In their own words: “We have developed a draft definition of digital inclusion following a literature review and in partnership with other departments. Digital inclusion means ‘ensuring that everyone has the access, skills, support and confidence to participate in a modern digital society, whatever their circumstances’. This includes having: Access, Skills, Digital Services and Confidence.
But what do the practitioners on the ground think?
The crucial question in relation to this is, how does this draft definition feel to the local and community practitioners who will ultimately be delivering digital inclusion? Bringing them along on the definition into strategy journey seems, to me, pretty key.
We used our recent Let’s Get Digital event in Durham to explore this.

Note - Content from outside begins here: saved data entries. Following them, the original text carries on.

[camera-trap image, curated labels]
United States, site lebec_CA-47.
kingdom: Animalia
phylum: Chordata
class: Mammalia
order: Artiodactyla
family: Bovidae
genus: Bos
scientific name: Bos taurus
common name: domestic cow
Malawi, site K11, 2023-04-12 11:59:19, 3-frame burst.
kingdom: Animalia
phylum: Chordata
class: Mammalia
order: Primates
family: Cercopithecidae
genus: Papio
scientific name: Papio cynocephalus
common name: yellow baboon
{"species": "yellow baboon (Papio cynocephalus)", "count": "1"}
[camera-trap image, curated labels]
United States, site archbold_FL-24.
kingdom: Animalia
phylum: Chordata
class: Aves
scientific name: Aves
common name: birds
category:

You can read the report on the workshops we ran, which we have also shared with DSIT. Even better, explore the ‘video wall’ of vox pops to hear it all from the [digital inclusion] horse’s mouth.
You can read and watch here.
My main take outs from our workshops in Durham
It was interesting, energising and inspiring to start discussing the possible DSIT pillars with a wide range of practitioners, advocates and enthusiasts from Durham and further afield across the North East. My summary of the main themes that arose under each pillar:
- On access – that access works better when people can support others to achieve it; that access is meaningless without skills and confidence; that affordability viz access matters; that rural areas need special support. That people need choice.
- On skills – that the key to engaging people in digital skills is to engage them in something that is of interest or use or needed – ‘the hook’. That people are the key to engaging people in skills; that trusted community intermediaries have great scope and potential. That there needs to be an outreach element to this work to get to people; that rural communities need attention.
- On digital services – that we need people to support people to use digital services and that there is an opportunity there to build understanding, skills and confidence as we do that. That digital service design needs to take better/ proper account of digital exclusion and that excluded and marginalised users should be part of iteration and testing. Safety is important.
- On confidence – that personal social networks ‘the individual’s support system’ can support the building of confidence; as can local/ community champions; that digital confidence could be part of every day conversations for service providers. That trust and safety are important.
The critical importance of people – in supporting people with digital inclusion
It’s very clear that the one pervading theme cropping up across each of these pillars is the role, capacity and potential of the human advocate or helper (AKA digital champion).
It is also very clear that ‘talking digital inclusion’ as a matter of course, in any number and range of every day conversations, increases the chances of identifying and reaching the digitally excluded.
The good news? Those people and those networks already exist in the VCSE sector, in local authorities and local health services. They ‘just’ need supporting, extending and sustaining.
That potential also already exists in the private sector, both through service providers (banks, retailers, utilities etc) and businesses who can deliver digital inclusion through social value commitments. Like Capgemini whose partnership with Digital Unite in the Let's Get Digital projects is precisely the enactment of their social value commitments.
Although we’ve got a digital inclusion need, we’ve also already got the capacity to meet it: people.
Digital inclusion: nothing about us without us.